En outre, l’UE a mis en place une ligne d’assistance téléphonique à l’échelle de l’Union pour les victimes de violences faites aux femmes : le numéro 116 016.
La directive de l’UE criminalise plusieurs formes de violence et prévoit la création de services d’aide aux victimes, la formation obligatoire des forces de l’ordre, ainsi que des mesures préventives comme des campagnes de sensibilisation et des programmes éducatifs. Elle garantit aussi la coopération transfrontalière et des procédures juridiques harmonisées pour mieux protéger les victimes dans l’ensemble des États membres.

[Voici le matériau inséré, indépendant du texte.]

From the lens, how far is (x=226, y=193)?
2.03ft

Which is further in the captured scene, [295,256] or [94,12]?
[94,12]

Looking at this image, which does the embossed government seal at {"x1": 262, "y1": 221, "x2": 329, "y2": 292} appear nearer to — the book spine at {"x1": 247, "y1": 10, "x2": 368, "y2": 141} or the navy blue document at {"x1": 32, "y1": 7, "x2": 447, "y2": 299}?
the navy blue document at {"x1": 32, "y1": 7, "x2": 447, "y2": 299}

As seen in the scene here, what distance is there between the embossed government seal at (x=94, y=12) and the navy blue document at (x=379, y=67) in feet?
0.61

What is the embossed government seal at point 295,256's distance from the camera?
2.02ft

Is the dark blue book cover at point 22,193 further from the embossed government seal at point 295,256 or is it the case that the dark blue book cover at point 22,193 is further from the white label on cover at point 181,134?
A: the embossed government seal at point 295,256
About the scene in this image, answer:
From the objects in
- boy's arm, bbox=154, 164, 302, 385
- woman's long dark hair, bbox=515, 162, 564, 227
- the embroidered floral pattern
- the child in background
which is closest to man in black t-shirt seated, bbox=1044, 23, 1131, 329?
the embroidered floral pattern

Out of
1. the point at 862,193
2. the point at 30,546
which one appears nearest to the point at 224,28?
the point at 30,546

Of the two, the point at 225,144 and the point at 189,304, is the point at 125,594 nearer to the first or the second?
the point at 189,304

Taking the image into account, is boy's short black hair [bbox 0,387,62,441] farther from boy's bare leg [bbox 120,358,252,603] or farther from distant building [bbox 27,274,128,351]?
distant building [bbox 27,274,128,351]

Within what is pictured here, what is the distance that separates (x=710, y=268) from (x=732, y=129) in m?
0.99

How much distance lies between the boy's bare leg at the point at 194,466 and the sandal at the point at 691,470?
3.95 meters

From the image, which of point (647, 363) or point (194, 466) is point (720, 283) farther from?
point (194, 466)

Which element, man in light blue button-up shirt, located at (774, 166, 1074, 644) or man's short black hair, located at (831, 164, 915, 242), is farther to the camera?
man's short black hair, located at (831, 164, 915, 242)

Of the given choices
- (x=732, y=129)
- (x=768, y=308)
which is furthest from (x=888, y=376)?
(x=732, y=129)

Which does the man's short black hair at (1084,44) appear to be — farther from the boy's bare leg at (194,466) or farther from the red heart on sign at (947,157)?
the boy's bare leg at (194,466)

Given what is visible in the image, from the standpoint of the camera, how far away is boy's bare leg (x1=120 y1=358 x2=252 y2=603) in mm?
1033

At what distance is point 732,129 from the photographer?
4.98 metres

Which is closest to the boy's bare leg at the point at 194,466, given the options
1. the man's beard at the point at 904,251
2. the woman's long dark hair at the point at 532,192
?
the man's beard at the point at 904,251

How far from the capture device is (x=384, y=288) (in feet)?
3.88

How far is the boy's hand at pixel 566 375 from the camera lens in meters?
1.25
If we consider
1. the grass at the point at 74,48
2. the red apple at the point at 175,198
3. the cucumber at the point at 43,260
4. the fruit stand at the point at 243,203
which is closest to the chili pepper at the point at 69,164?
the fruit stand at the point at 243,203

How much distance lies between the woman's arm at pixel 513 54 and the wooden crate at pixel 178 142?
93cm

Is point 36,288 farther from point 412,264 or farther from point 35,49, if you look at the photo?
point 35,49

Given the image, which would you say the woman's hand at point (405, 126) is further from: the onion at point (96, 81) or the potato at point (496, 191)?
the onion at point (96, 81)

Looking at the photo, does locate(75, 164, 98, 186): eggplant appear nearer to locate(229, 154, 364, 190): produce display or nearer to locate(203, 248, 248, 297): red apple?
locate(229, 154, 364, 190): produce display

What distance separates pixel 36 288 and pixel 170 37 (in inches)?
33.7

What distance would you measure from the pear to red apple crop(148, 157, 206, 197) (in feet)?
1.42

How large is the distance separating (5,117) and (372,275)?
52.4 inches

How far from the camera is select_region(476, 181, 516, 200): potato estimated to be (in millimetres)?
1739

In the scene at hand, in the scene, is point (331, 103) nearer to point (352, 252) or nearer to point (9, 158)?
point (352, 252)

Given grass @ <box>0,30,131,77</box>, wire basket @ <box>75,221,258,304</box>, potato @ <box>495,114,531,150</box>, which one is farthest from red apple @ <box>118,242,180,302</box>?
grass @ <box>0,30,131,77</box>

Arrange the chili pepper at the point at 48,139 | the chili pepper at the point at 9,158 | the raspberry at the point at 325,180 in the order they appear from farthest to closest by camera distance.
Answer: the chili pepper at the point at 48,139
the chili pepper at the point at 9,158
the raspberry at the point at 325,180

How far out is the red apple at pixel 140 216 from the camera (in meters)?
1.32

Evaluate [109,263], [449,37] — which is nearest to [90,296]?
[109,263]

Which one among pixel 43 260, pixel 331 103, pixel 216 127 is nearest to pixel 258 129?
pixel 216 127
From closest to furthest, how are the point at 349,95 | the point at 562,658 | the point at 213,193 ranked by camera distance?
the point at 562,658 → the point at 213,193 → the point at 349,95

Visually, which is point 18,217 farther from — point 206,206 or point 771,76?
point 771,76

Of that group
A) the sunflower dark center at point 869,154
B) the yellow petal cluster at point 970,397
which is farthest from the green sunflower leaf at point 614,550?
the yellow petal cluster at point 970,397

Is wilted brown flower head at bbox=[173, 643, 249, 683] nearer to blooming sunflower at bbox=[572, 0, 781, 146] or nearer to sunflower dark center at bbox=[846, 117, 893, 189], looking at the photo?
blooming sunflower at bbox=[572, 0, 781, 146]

Les États membres auront jusqu’au 14 juin 2027 pour transposer la directive dans leurs législations et leurs politiques nationales.
Renforcer les mesures de l’UE
Le CESE a adopté un nouvel avis, qui recense les lacunes de la directive et vise à renforcer encore les mesures prises à l’échelle de l’UE. Il demande :
- l’adoption d’une définition plus large de la violence à l’égard des femmes (violence institutionnelle, prostitution, soumission chimique, pornographie, etc.) ;
- l’ajout de la violence à l’égard des femmes à la liste des infractions pénales de portée européenne (« eurocrimes ») ;
- l’organisation d’une éducation sexuelle complète à tous les stades de l’éducation ;
- l’octroi d’une attention particulière aux femmes handicapées et aux autres groupes vulnérables.
Agir sur la scène mondiale
La participation du Comité à la 69e session de la Commission de la condition de la femme des Nations unies (UNCSW) a permis de réaffirmer la position et les recommandations du CESE sur l’égalité femmes-hommes et la lutte contre les violences sexistes. Le CESE a plaidé pour l’implication directe des organisations de la société civile dans l’élaboration des plans nationaux et régionaux. La déclaration politique finale a réaffirmé l’engagement mondial en faveur de l’égalité et de l’élimination des violences fondées sur le genre.
Regarder vers l’avenir
Le CESE reste engagé dans la lutte contre la violence domestique et celle faite aux femmes. Il continue de plaider pour la reconnaissance, au niveau européen, de nouvelles formes de violence, comme les « faux numériques à contenu sexuel » ou les « trucages vidéo ultra-réalistes ». En juin 2025, le Comité a également adopté une résolution intitulée « Soutien à la déclaration de principes pour une société égalitaire du point de vue du genre », appuyant la Feuille de route pour les droits des femmes de la Commission européenne. Cette résolution guidera son programme d’action en matière d’égalité de genre à long terme.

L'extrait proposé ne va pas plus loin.